Of course, the patient suffers the most. The incoherent nature of today’s healthcare industry means that physicians, pharmacists, or other care delivery stakeholders in a continuum of care do not have ready access to a 360-degree view of the patient. These transaction systems contain and generate large amounts of historical and contemporary data on patients, physicians, care providers and outcomes. However, fragmented inheritance systems are unable to use this data for the real-time analysis required at the point of care, which leads to incoherent care.
The problem is exacerbated when we consider care management at home. About 5% of the population makes up 50% of total healthcare expenditure, an unmanaged portion of managed care. Patients with chronic conditions, mental retardation or those in need of constant care may see significant improvement in the quality and timeliness of their care if a platform-driven automated process is used to manage their care. This will help reduce the cognitive load on care stakeholders to take proper care of their patients ’condition. And using artificial intelligence and machine learning, it will help identify even the most optimized and advanced care opportunities. This will not only streamline patient care management at home so that they can reduce hospital visits, but will also allow care stakeholders to actively care for patients.
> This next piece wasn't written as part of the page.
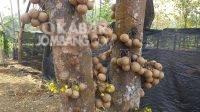 Tanaman buah kepel yang menjadi buah favorit putri keraton di Wonosalam, Jombang, berbuah setahun sekali. KabarJombang.com/Diana Kusuma/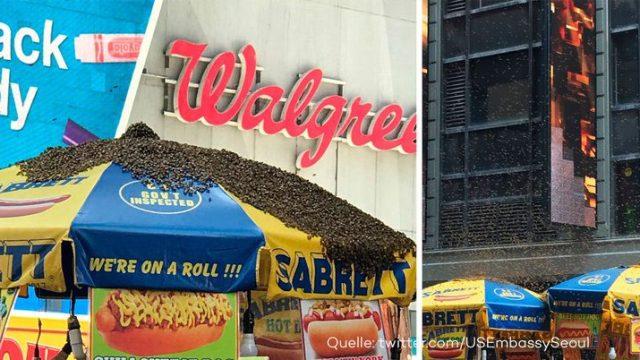Hier stürzen sich 40.000 Bienen auf einen Hotdog-Stand - mitten in New York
This will result in better health, better provider quality and less chance of human error.
We need to combine care
The healthcare industry needs to do better to integrate care, and RPA and AI can help. With the technology currently available, there is no reason why platforms cannot be developed for a patient to acquire and deliver functional intelligence at every point of care without disrupting the provider’s workflow. Also, platforms built into the cloud-native architecture can help automate billions of transactions and analytics and gain functional intelligence across PBM and providers. Although legacy systems can migrate to the public cloud, such as Amazon Web Services or Microsoft Azure, only cloud-native platforms can take advantage of the on-demand computational power available in the public cloud. Simply upgrading these legacy systems and moving them to the cloud only leads to the digitization of the superficial healthcare.
Imagine being able to successfully integrate actionable intelligence into every point of patient care. Patients will find more accurate and accountable care, and ultimately, more comprehensive care from their provider. This will significantly reduce the burden on physicians and other care delivery stakeholders, thus helping to prevent burnout. Most importantly, however, it will help us better allocate our resources to properly care for patients who need it, when they need it and how they need it, which, above all, should be the primary purpose of our healthcare system.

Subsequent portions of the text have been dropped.